美味しさに幸せを噛み締めていると、隣に大きなトルティーヤを大量に持ったおじさんが座った。
彼の手にはアイスのチョコラテがあった。
あら、冷たいチョコラテもあるのね。
確かに、この暑さならアイスがいいよね…と目の前のホットのチョコラテを飲んだ。
次はアイスのチョコラテを飲む!とおじさんを見ながら決意すると、おじさんと目が合い、笑顔をくれた。
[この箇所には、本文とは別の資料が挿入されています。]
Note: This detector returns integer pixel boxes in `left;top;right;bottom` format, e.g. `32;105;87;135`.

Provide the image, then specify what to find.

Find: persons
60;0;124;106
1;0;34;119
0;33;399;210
まるで、次はアイスのチョコラテを飲むといいよ、と言うように。
早速、ホテルに帰って、冷たいという単語を調べる。
「フリオ」だ!「フリオ」‼︎
次の日に朝一番に、また別のチョコラテ屋さんへ向かう。
ポルファボールもディスクルペもアグアも、何もかもスペイン語は覚えられなかったのに、私は今「フリオ」を覚えている。
片桐はいりさんのエッセイ"わたしのマトカ"の中に
「人は、まず自分に必要な言葉から覚える」
とあった。その通りである。
私にとって必要な言葉は「フリオ」
それだったのだ。
チョコラテのお店で「チョコラテ!フリオ!ポルファボール!」と伝えると、冷たいチョコラテが出てきた。
完璧である。
店内の椅子で忙しない朝の道を見ながら、アワアワの濃厚なチョコラテを飲む。
幸せが広がる。
前の道路を走るトラックの運転手の若者と目が合う。
笑顔を私に向けて、手を振りトラックは出発した。
まるで、「冷たいチョコラテ、飲めてよかったね」というように。